Propriété intellectuelle :«Accepter que nos idées nous échappent …

Michel Lacroix, philosophe et écrivain, notamment auteur de "Éloge du patriotisme" (Robert Laffont, 2011) et "Se réaliser, Petite philosophie de l'épanouissement physique" (Robert Laffont, réédition Marabout, Prix Psychologie 2009), revient sur la notion de propriété intellectuelle. 

Peut-on être propriétaire d'une idée ?

D'abord, la notion de propriété correspond au droit que nous avons de jouir d'un bien à titre personnel et exclusif. La notion d'idée est contradictoire avec l'idée de propriété, car l'idée a vocation à être partagée, elle appartient à la sphère de l'esprit. Le propre d'une idée, c'est d'être communiquée. Elle est pour les autres, c'est sa nature même. Etant partagée, elle se duplique à l'infini. C'est donc différent d'un bien ; par exemple je ne peux pas dupliquer ma voiture ou ma maison. Une œuvre un peu élaborée ou une œuvre littéraire est vouée à tomber dans le domaine public. Si je décide de travailler dans le monde des idées, je dois accepter avec une forme d'abnégation et de générosité que mes idées soient vouées à m'échapper.

La loi intègre pourtant bien la propriété intellectuelle...

Au premier regard, la notion de propriété intellectuelle paraît contredire ce que je viens d'affirmer. Mais si on creuse cette notion de propriété, il n'y a pas l'idée de jouir de façon personnelle d'une idée, il y a seulement l'exigence de la reconnaissance de la paternité d'une œuvre. Ce que je demande en faisant valoir mon droit à la propriété intellectuelle, c'est qu'on ne me plagie pas. En revanche, je souhaite que mes idées soient répandues et que tout le monde se passionne pour elles. Le plagiaire refuse de rendre hommage à cette paternité. La notion de propriété intellectuelle ne me paraît donc pas un bon argument pour dire que je suis propriétaire d'une idée. 

Peut-on alors attribuer l'idée de lutte des classes à Karl Marx ?

Il y a une catégorie d'idées sur laquelle je veux m'attarder : les idées de démocratie, de suffrage universel, de protection écologique, de droits de l'homme, de lutte des classes, d'égalité homme-femme, de laïcité, de mariage homosexuel, de liberté de conscience... S'agissant de ce types d'idées, personne ne peut dire qu'il en est propriétaire car on ne peut pas en établir la paternité. Ces idées sont dans l'air de sorte que je ne peux pas, moi, en tant qu'individu, être désigné nommément comme l'inventeur de ces idées. Je ne suis jamais le point de départ absolu d'une invention.
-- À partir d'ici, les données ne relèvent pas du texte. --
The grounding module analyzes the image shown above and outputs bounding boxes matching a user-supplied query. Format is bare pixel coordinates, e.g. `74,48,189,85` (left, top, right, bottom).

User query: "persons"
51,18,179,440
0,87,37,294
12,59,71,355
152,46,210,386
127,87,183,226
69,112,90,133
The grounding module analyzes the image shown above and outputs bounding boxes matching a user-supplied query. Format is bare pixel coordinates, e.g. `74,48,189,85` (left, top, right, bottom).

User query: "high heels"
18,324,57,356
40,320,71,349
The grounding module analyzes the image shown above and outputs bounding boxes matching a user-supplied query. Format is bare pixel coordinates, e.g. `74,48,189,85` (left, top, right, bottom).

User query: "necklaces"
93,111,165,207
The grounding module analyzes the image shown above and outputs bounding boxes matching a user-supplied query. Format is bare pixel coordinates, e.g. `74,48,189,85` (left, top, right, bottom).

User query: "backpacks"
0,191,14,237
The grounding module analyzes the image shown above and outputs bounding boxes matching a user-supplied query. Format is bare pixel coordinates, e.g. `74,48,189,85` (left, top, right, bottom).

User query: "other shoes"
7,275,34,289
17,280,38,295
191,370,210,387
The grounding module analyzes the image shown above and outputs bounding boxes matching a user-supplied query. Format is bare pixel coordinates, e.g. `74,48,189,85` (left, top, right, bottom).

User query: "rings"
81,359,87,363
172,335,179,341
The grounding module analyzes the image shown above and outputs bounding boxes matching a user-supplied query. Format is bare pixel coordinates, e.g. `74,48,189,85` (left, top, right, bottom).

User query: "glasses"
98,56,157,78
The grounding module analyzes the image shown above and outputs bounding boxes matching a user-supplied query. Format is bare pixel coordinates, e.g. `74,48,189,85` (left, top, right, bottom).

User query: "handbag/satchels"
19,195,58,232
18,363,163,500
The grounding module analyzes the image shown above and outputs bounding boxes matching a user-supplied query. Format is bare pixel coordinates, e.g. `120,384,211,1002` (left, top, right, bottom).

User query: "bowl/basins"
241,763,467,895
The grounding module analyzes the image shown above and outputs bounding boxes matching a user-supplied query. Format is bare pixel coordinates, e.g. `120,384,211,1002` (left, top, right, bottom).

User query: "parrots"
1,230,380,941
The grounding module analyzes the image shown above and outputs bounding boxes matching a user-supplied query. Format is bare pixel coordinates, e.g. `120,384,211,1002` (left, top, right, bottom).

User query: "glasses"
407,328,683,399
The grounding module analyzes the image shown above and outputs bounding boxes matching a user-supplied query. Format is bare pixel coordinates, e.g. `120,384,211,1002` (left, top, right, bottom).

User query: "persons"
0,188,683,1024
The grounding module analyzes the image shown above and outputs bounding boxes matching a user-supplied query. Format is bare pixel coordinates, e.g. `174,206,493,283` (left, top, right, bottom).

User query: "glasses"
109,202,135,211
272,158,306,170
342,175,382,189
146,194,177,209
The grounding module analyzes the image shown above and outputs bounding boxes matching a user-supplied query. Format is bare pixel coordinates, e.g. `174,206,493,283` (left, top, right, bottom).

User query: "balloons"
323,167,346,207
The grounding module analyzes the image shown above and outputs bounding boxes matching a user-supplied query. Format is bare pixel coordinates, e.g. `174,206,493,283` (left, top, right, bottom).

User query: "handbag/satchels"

On peut toujours découvrir des prémices, des préfigurations d'une idée dans les générations antérieures. En exprimant une idée, même si elle me paraît profondément originale, je ne fais que traduire quelque chose qui flotte dans l'air du temps et demande seulement à être mis en forme. Le vrai créateur, c'est la société. La société passe à travers moi et je ne suis jamais que son porte-parole.  La plupart de nos idées s'élaborent de façon collective. Le creuset social, la «conscience collective» sont les vrais créateurs des idées. Il faut donc une grande modestie.

Qu'entendez-vous par «grande modestie» ?

Si on fait profession de travailler dans le monde des idées, là où la part de la création intellectuelle est importante (journalisme, professorat, création littéraire, recherche scientifique...), il faut avoir une double modestie : aussi bien par sa destination que par son origine, l'idée est quelque chose de collectif. Les idées que je forge sont destinées à être communiquées, partagées. Et d'autre part, ces idées dont je suis si fier, j'en suis redevable à mes semblables : j'ai eu la chance d'être là au bon moment pour les habiller et je dois beaucoup aux livres, aux articles que j'ai lus, aux discussions avec mes amis, à l'éducation de mes parents, au débat public... Si on n'accepte pas ça, on ne doit pas entrer dans le monde des idées.